• **What this task involves**: Look through the data below, and copy each line that carries the word "vote".

• **Extracted data**:
^^^^
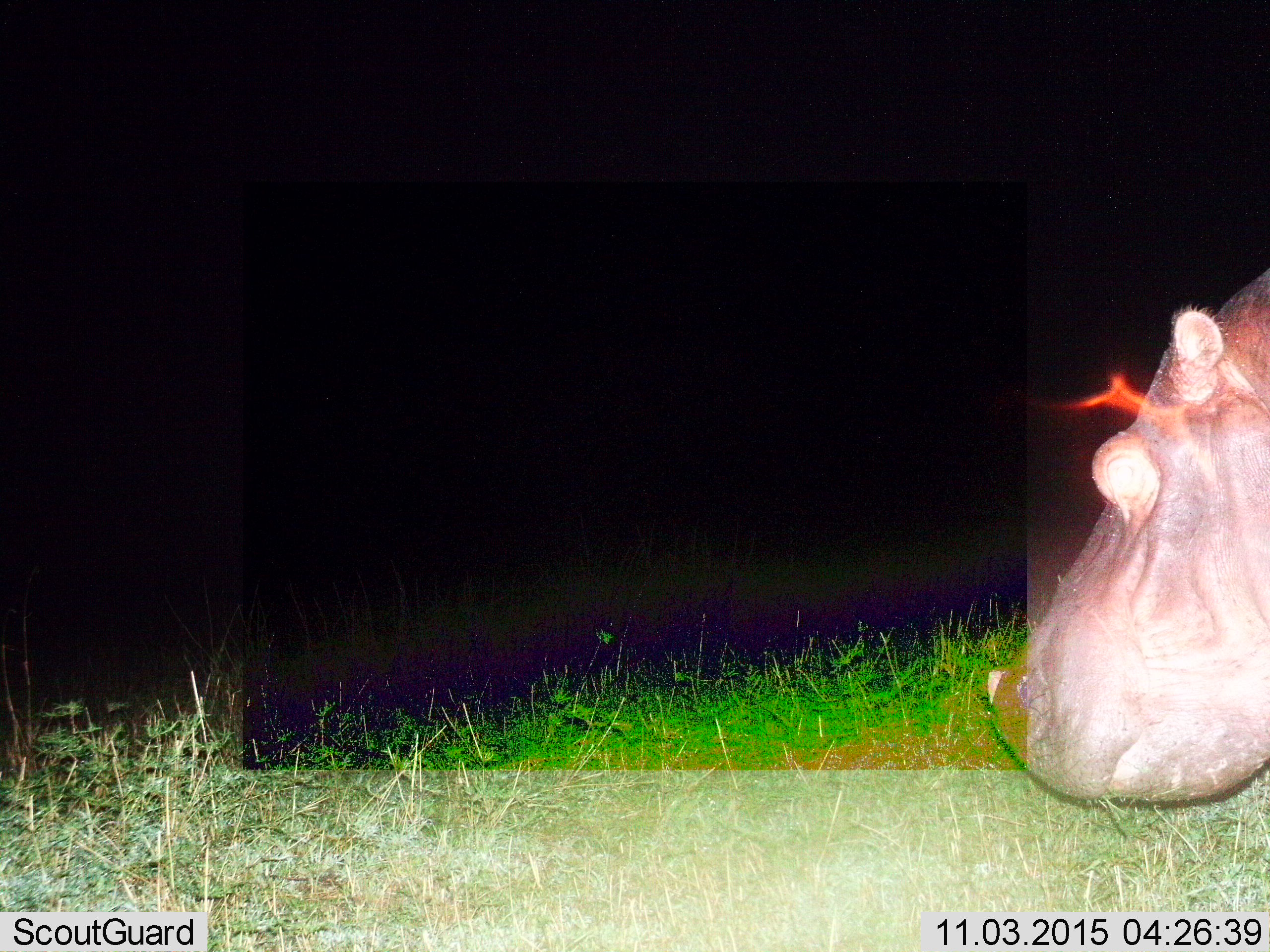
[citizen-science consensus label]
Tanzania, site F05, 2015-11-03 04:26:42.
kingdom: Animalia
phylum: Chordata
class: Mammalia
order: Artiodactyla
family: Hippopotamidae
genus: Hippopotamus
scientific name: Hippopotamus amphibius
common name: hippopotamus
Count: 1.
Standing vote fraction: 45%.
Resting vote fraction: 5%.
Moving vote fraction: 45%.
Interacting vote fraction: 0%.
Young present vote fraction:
^^^^
• **Answer to this problem**:
Standing vote fraction: 45%.
Resting vote fraction: 5%.
Moving vote fraction: 45%.
Interacting vote fraction: 0%.
Young present vote fraction:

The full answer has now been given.